At this point I’m not a fan of MongoDB. I don’t understand where its sweet spot really is. Using it as a key value store is pretty decent if you don’t have many writes. We have an gettext like service using MongoDB and language catalogs don’t get updated too terribly often.

MongoDB has been just fine for this kind of usage (although, I’ll point out that a client uses HTTP and caching to make it as fast as gettext).

We download lots of data from MongoDB and it seems reasonably fast, but we also have had to move some processing out of queries because it was more expensive than just doing it on the application side. We had also had to implement an implicit external index patter where we have a different database that keeps an index on another database’s data, the “databases” being MongoDB databases. Outside of the obvious potential consistency issues, this pattern has worked pretty well. Yet even though it is “working”, we are constantly concerned about the next outage and when memory will start going up for no apparent reason.

There is obviously a reason for our problems and I’m sure our code is part of the problem. But, I also don’t think we are doing anything massively outside the realm of what MongoDB should excel at, yet it always feels that way. We’re not talking about terabytes of data we have to crawl through all the time. The documents are all effectively atomic.

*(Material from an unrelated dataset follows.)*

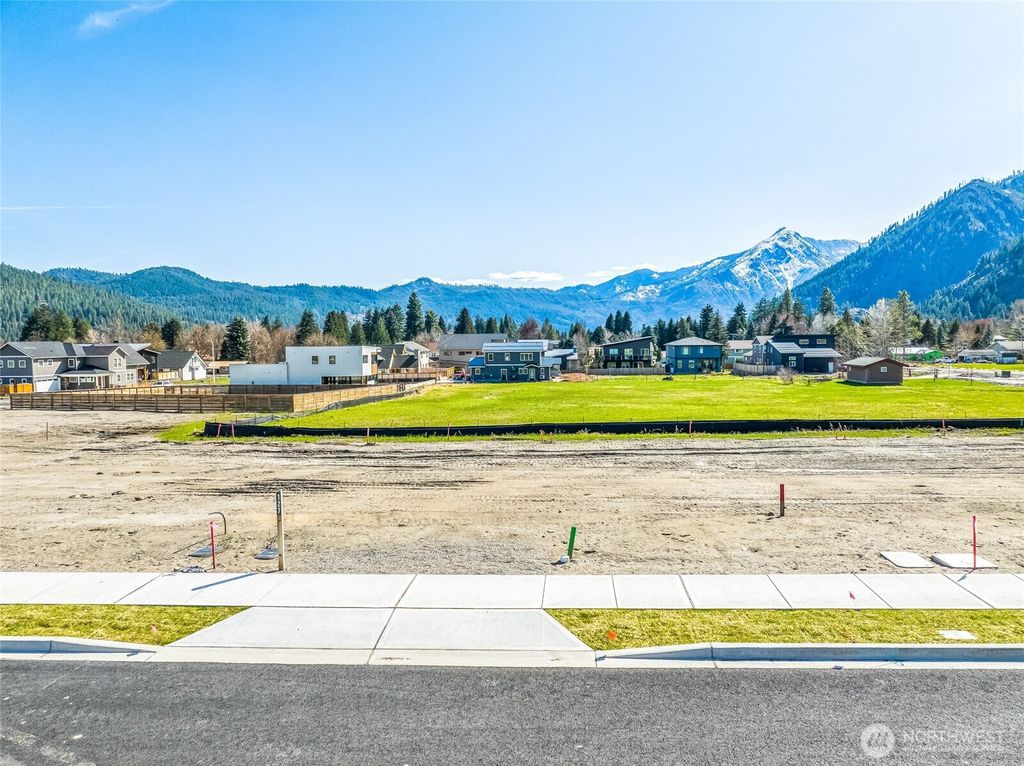 Photo of 127 Alpenglow Drive, Leavenworth, WA 98826 (MLS # 2495081)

Once they are done being written, they never written to again. Yet, we these obvious constraints that would help with performance and providing headroom, we seem to have none.

I have a feeling that we will continue to use MongoDB, but I’d like to figure out exactly where it excels and use it there. Otherwise, I’d be happy with other systems picking up some of the slack to help get a little headroom for the future and a better plan of attack to scale into the future.